§ Assigned task: Output the lines of the records exactly, from the first through the one containing "Indian Buddha Statue Indian Buddha Statue". Omit all pictures.

Saved data entries
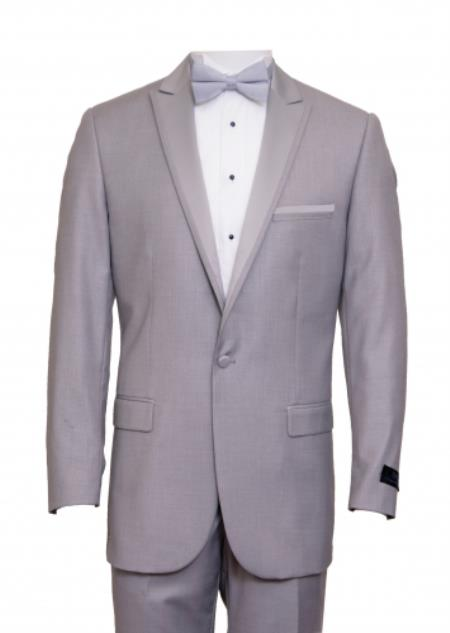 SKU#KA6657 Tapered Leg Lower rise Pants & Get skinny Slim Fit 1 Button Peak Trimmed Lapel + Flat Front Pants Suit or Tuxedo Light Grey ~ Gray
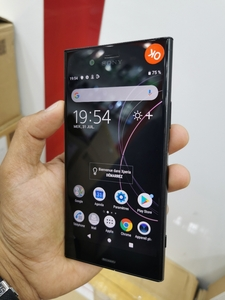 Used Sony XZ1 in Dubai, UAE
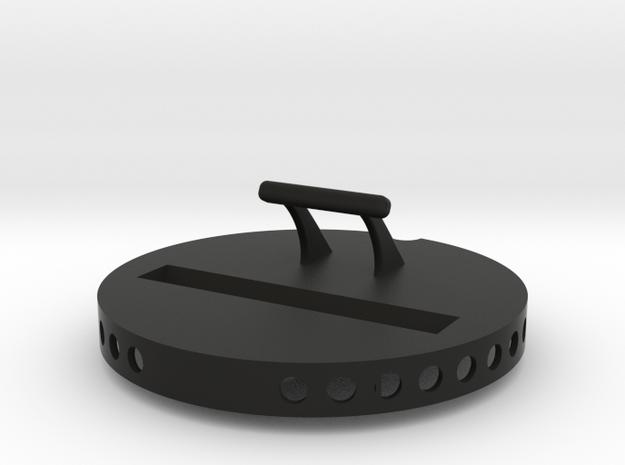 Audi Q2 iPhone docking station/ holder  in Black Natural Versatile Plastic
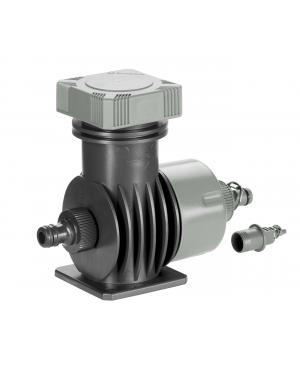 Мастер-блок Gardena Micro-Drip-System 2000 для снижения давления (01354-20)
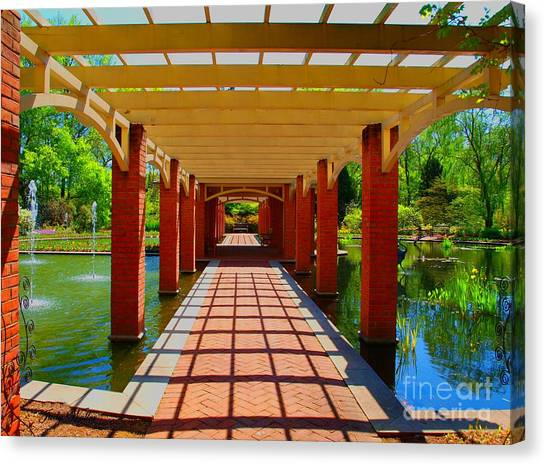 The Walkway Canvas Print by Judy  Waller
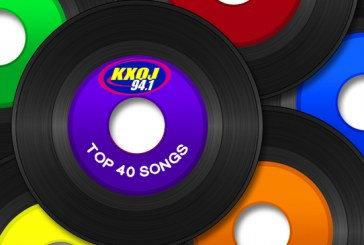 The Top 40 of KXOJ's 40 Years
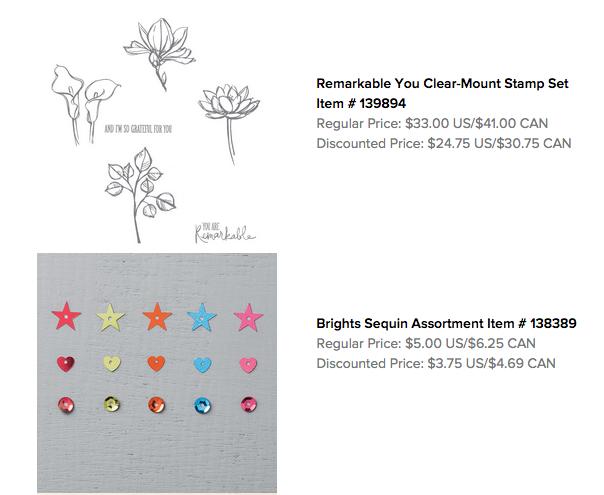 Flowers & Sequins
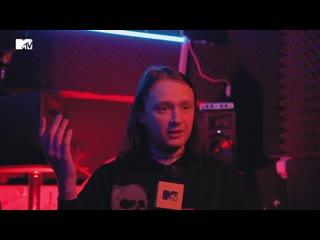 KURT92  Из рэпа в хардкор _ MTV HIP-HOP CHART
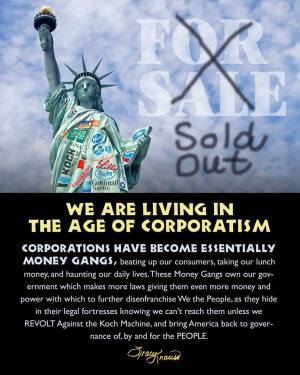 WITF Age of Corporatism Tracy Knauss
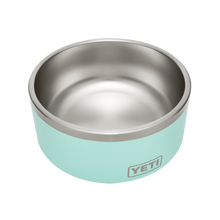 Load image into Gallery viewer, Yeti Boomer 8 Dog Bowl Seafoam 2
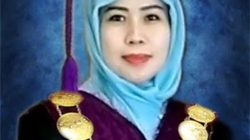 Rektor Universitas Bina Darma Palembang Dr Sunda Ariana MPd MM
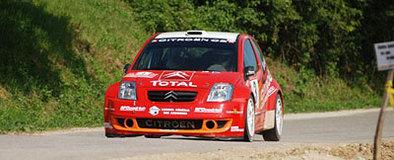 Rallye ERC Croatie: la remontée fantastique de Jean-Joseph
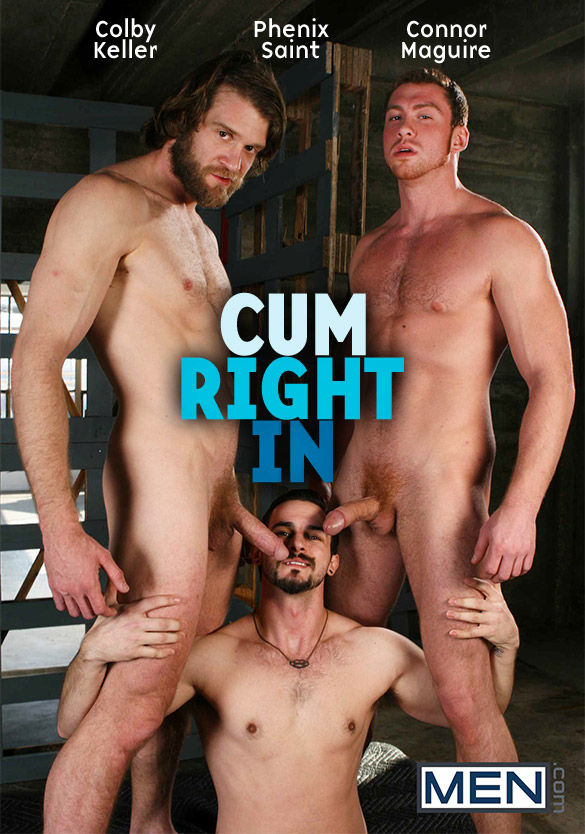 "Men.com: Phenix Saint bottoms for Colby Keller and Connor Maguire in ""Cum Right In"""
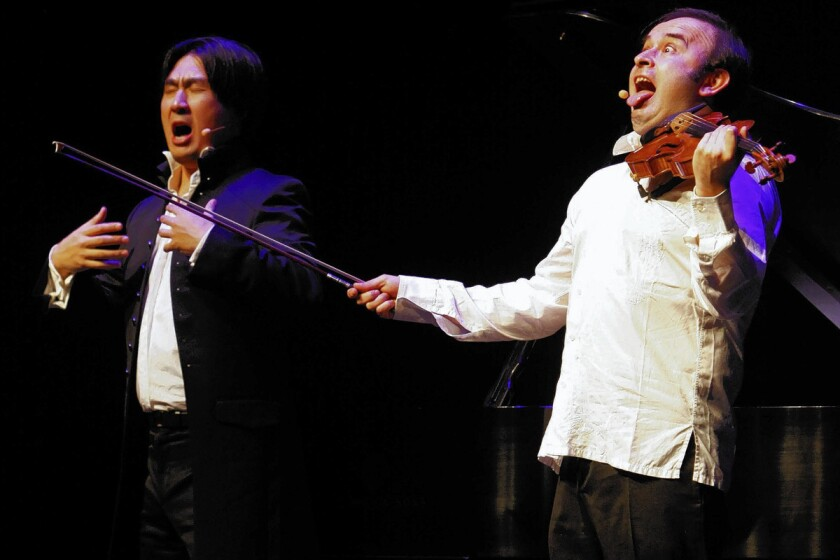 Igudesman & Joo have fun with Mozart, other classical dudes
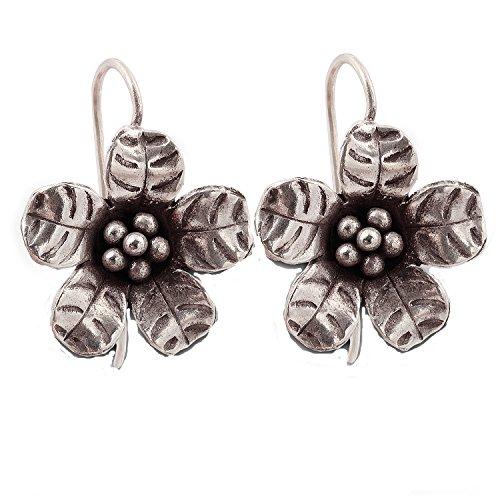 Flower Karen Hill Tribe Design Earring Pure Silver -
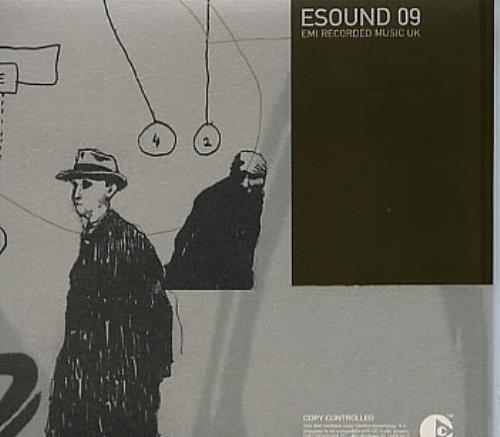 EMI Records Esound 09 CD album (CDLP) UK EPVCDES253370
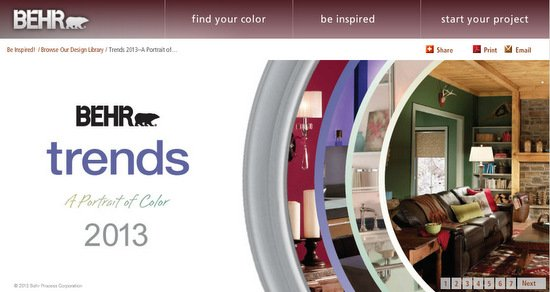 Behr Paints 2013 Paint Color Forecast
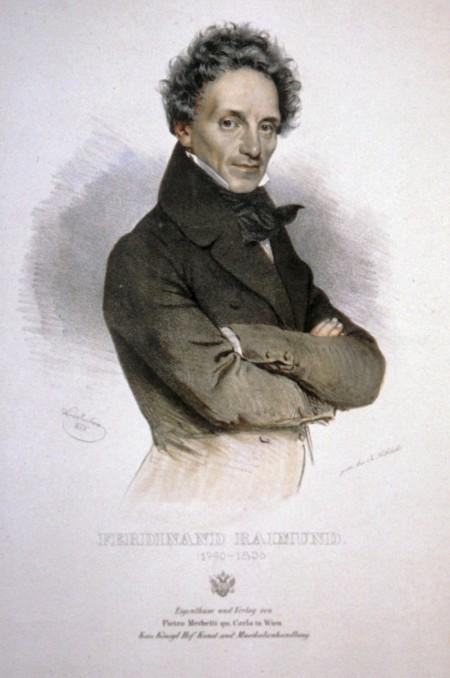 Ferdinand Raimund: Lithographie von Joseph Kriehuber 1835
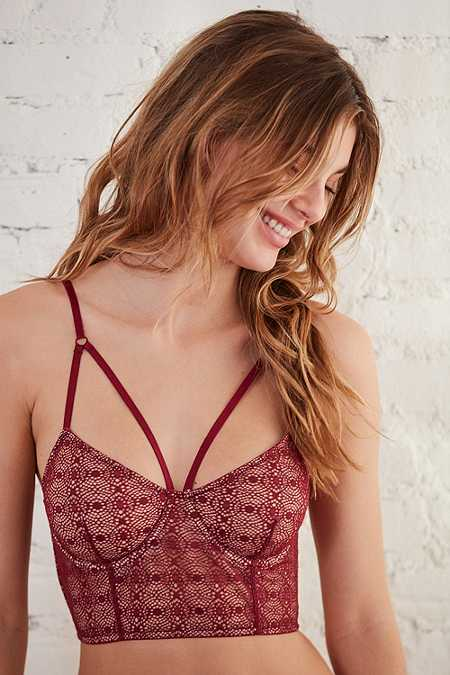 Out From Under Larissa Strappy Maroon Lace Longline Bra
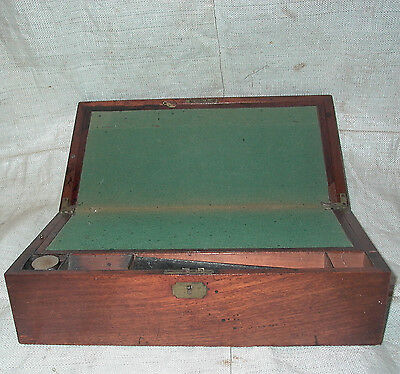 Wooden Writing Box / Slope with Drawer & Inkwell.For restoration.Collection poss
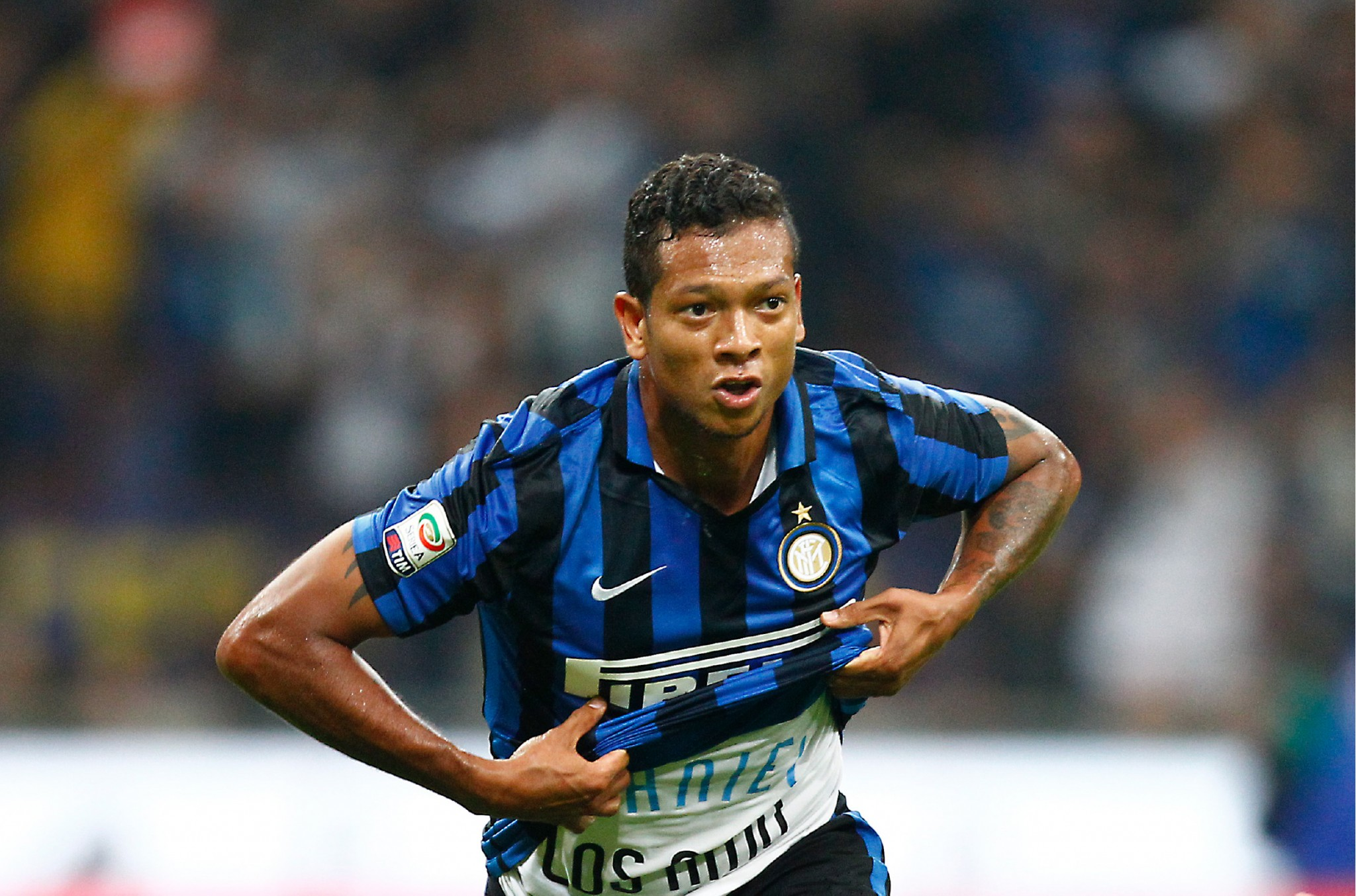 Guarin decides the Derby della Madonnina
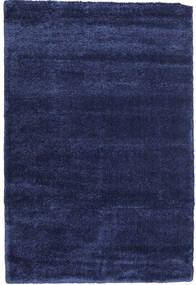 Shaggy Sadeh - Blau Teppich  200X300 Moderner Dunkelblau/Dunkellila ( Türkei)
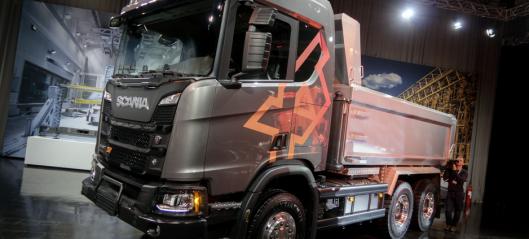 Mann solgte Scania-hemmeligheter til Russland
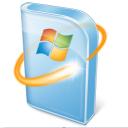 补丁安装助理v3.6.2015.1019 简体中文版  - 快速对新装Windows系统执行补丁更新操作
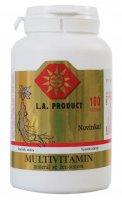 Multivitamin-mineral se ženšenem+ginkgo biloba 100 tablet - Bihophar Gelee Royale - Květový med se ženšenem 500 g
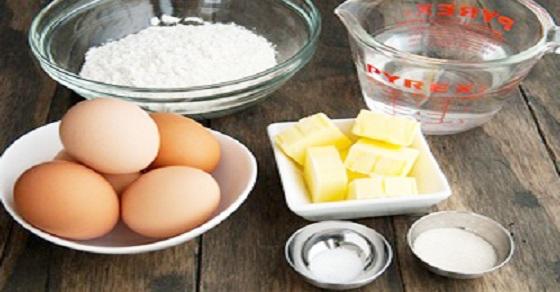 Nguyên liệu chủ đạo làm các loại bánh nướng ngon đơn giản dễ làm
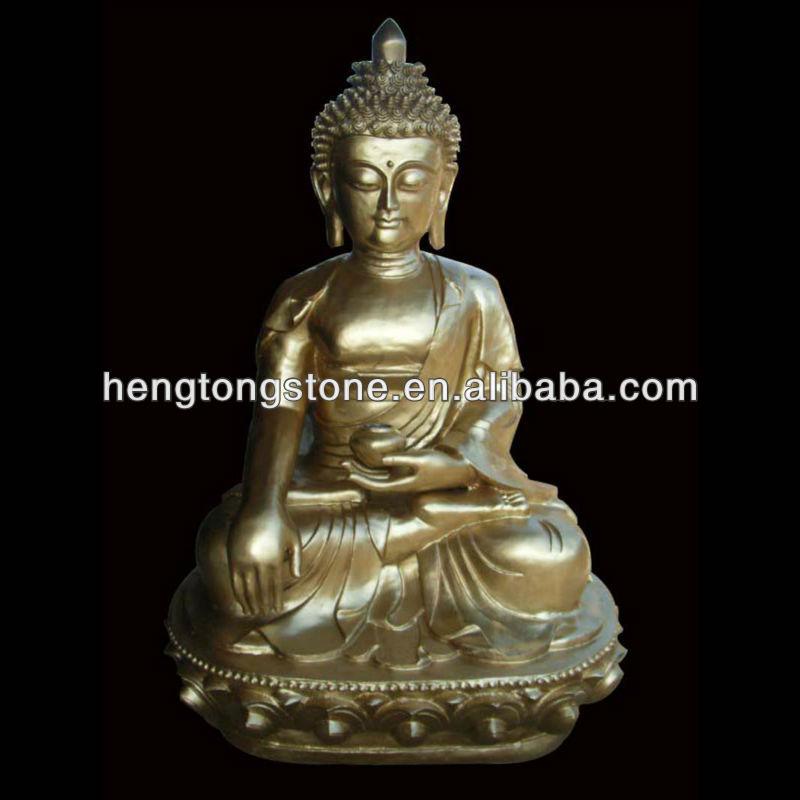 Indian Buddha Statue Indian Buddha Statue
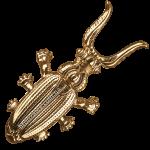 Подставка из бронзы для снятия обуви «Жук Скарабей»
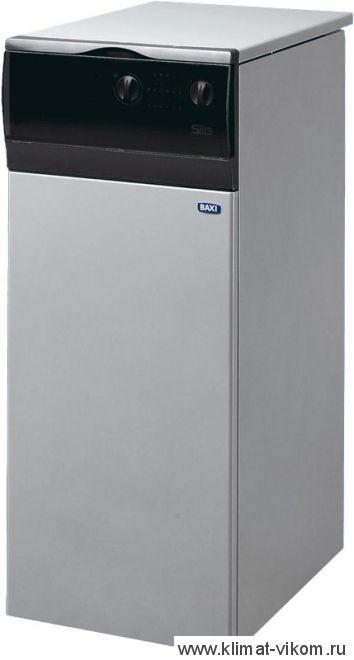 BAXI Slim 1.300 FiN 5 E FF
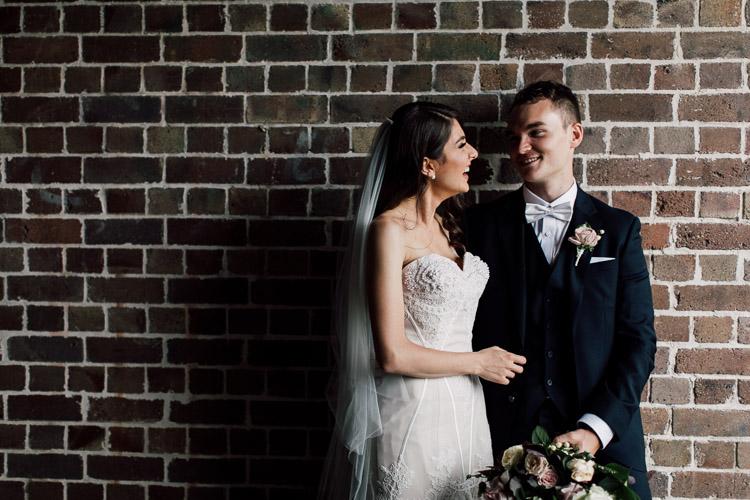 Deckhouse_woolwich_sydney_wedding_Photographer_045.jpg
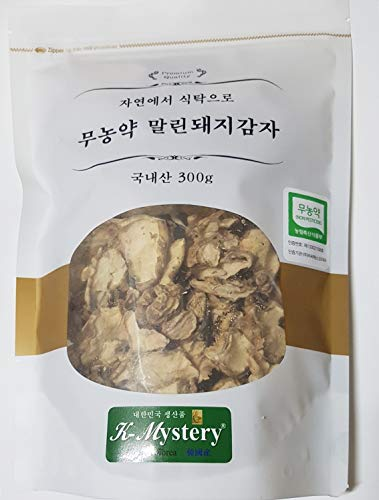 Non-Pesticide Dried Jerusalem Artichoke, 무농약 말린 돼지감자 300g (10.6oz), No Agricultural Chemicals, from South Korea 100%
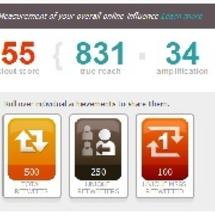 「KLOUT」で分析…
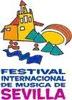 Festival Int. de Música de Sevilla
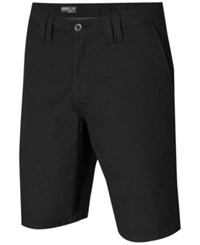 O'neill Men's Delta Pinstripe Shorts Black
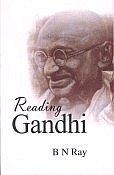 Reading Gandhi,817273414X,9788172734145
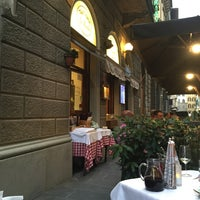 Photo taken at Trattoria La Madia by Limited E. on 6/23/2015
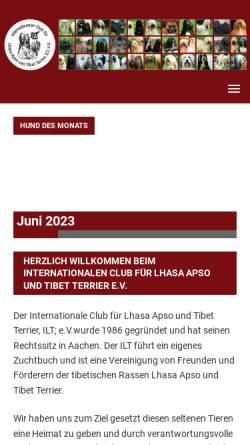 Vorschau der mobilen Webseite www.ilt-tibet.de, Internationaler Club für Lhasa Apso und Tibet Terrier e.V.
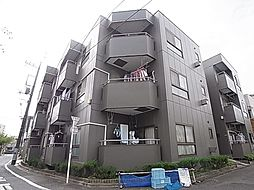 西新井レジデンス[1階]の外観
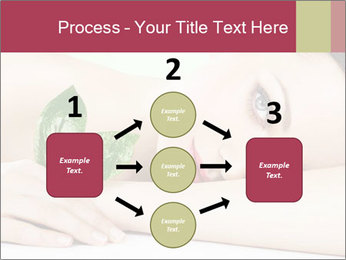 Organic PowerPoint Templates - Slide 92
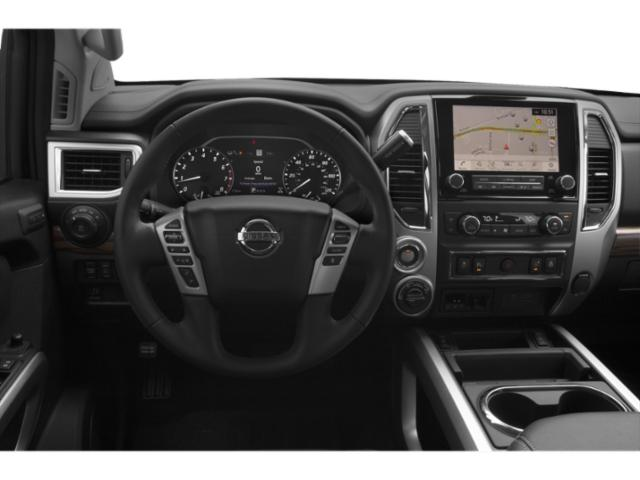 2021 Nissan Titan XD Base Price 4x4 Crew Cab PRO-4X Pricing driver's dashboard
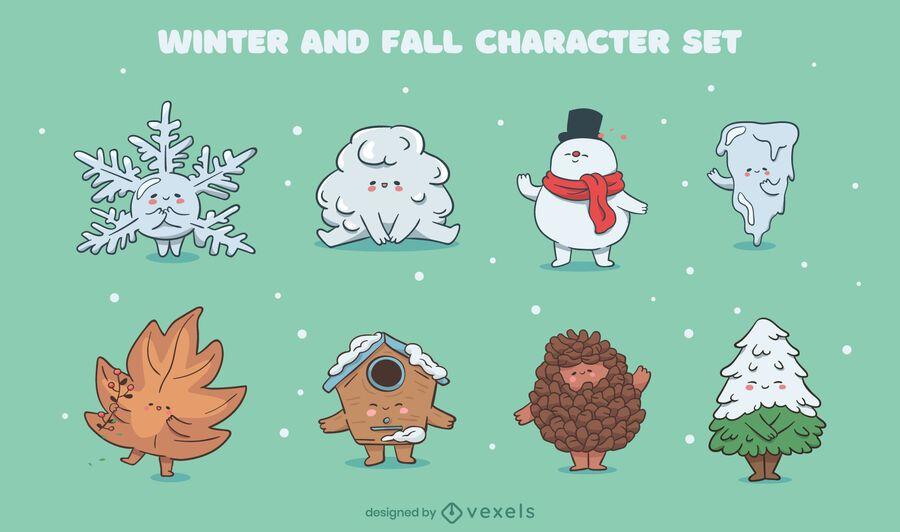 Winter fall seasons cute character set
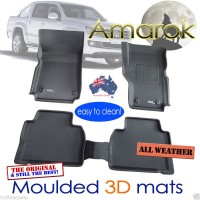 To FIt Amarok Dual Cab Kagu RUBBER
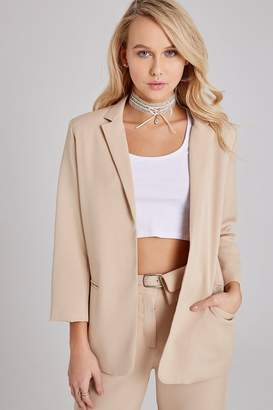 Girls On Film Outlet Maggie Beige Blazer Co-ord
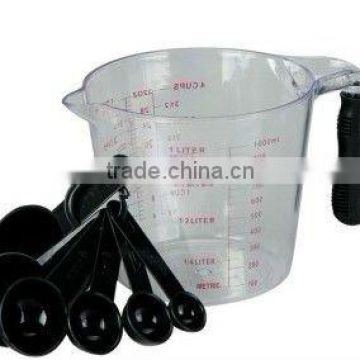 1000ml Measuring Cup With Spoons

§ Answer to this exercise:
 SKU#KA6657 Tapered Leg Lower rise Pants & Get skinny Slim Fit 1 Button Peak Trimmed Lapel + Flat Front Pants Suit or Tuxedo Light Grey ~ Gray
 Used Sony XZ1 in Dubai, UAE
 Audi Q2 iPhone docking station/ holder  in Black Natural Versatile Plastic
 Мастер-блок Gardena Micro-Drip-System 2000 для снижения давления (01354-20)
 The Walkway Canvas Print by Judy  Waller
 The Top 40 of KXOJ's 40 Years
 Flowers & Sequins
 KURT92  Из рэпа в хардкор _ MTV HIP-HOP CHART
 WITF Age of Corporatism Tracy Knauss
 Load image into Gallery viewer, Yeti Boomer 8 Dog Bowl Seafoam 2
 Rektor Universitas Bina Darma Palembang Dr Sunda Ariana MPd MM
 Rallye ERC Croatie: la remontée fantastique de Jean-Joseph
 "Men.com: Phenix Saint bottoms for Colby Keller and Connor Maguire in ""Cum Right In"""
 Igudesman & Joo have fun with Mozart, other classical dudes
 Flower Karen Hill Tribe Design Earring Pure Silver -
 EMI Records Esound 09 CD album (CDLP) UK EPVCDES253370
 Behr Paints 2013 Paint Color Forecast
 Ferdinand Raimund: Lithographie von Joseph Kriehuber 1835
 Out From Under Larissa Strappy Maroon Lace Longline Bra
 Wooden Writing Box / Slope with Drawer & Inkwell.For restoration.Collection poss
 Guarin decides the Derby della Madonnina
 Shaggy Sadeh - Blau Teppich  200X300 Moderner Dunkelblau/Dunkellila ( Türkei)
 Mann solgte Scania-hemmeligheter til Russland
 补丁安装助理v3.6.2015.1019 简体中文版  - 快速对新装Windows系统执行补丁更新操作
 Multivitamin-mineral se ženšenem+ginkgo biloba 100 tablet - Bihophar Gelee Royale - Květový med se ženšenem 500 g
 Nguyên liệu chủ đạo làm các loại bánh nướng ngon đơn giản dễ làm
 Indian Buddha Statue Indian Buddha Statue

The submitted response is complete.